• _Exercise_: Carry on the Rockets-Thunder series preview from its final sentence, keeping the same tone and point of view.

• _Given text_:
Turbulent Times

Examining how Houston will fare without Russell Westbrook: A Rockets-Thunder series preview

Composite photo by Jack Brame

When it was first reported that Russell Westbrook would miss at least the first few games of the first round, Rockets fans fell into a panic and self-loathing state. To some extent, the panic is understandable. Having a star player go down with injury days before the playoffs is never a great place to be in. Star players, unlike role players, have qualities and on-court production that are irreplaceable.

The Rockets are also playing a really good first round opponent in the Oklahoma City Thunder. I will give my prediction soon, but this injury just made the series much more like a traditional 4-5 matchup in that it's closer to a toss up now. However, the self-loathing from Rockets fans is probably a good place to draw the line. Houston, even without Russell Westbrook, will still be (and should still be) considered the favorites to win this series.


Rockets in 6


Part of why playoff basketball is exciting is because it's incredibly sophisticated, matchup-driven, and you can attack a series from a bunch of different angles. However sometimes, and I'm guilty of this too, we overanalyze it. We try and give reasons why we reach certain conclusions beyond what is right in front of our face. Sometimes playoff basketball can be simple.

That's kind of what's happening here. I'm tempted to give you a convoluted explanation as to why I arrived at this prediction, but my answer is quite simple. The Rockets, for at least 36 minutes a game, will have a top five NBA player surrounded by average shooting at four other positions. And the Thunder, as good as they are (and they're quite good), don't have that. The Rockets, in theory, should be good enough to defeat this first round opponent because they have James Harden.

• _Dataset items_:

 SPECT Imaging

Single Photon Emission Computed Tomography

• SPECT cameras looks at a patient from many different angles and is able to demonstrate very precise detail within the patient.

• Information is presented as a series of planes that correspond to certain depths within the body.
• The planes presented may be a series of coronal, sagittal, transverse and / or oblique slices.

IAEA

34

• _Output of the task_:
In practice, there are of course a number of factors that could prevent the Rockets from toppling the Thunder. Let's get into that.

1. The minutes without Harden

This is where Houston will miss Westbrook's presence the most. There will be 8 to 12 minutes a game where the Rockets will be on the floor without a dynamic playmaker. The franchise hasn't had to deal with this problem in the playoffs since 2017. As it was then, this will be a glaring issue until it's not.

The Rockets will have to lean on Austin Rivers and Eric Gordon to take on extra ball handling and playmaking responsibility. Rivers has historically thrived with the team in these circumstances. Rivers plays better with the ball in his hands and the Rockets haven't needed him to play like that unless there's an injury. Rivers will likely see a significant uptick in scoring.

Gordon, on the other hand, just returned from an ankle injury and hasn't caught a rhythm shooting the ball from three-point range this entire year (31.6% from deep the season). It's really hard to say what Rockets fans should expect of him come playoff time. As in past years, he is Houston's biggest X-factor going into the playoffs.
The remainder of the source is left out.